The prosecutor noted that the tragic episode began after the unarmed Neely, who suffered from mental illness and was “self-medicating” with the synthetic marijuana drug K2, acted “erratically and threateningly” toward straphangers before Penny restrained him.
“So he’s the one who really started moving,” Yoran said of Neely. “It may be tempting to think that he is self-inflicted and responsible for his own death.”
But “under the law, all life is the same,” the prosecutor said.
After being questioned by Judge Maxwell Wiley and the district attorney, more than a half-dozen of the potential jurors also said they felt “personally threatened” while riding the city subway.

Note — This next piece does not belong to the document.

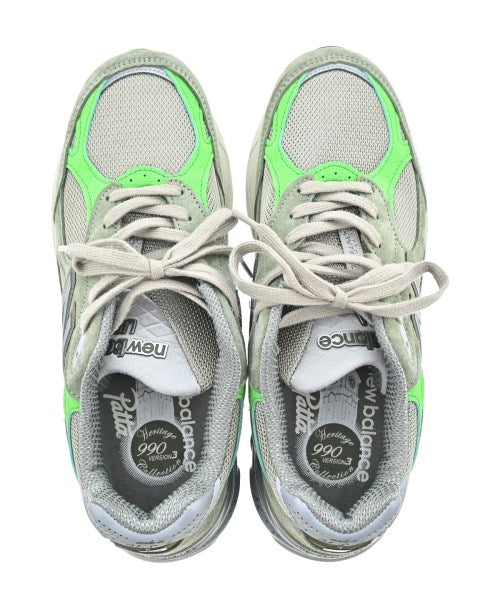 Patta รองเท้าผ้าใบ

One prospective juror, an older white man living in Battery Park City, said he experienced “aggressive manipulation” in the 1980s.
Another potential panelist, a younger black man who moved to New York from Atlanta three years ago, was later asked whether, if the evidence supported it, he could determine that Penny was “reckless and unjustified” in his actions.
He seemed unsure in his answer.
“It’s two people, but it’s one where you don’t really know at this point what that person is going to do.” he replied.
No jurors have yet been chosen for a trial expected to last six weeks.
The trial continues Monday, with Penny’s attorneys getting a chance to question potential jurors.
Penny faces up to 15 years in prison if convicted of manslaughter.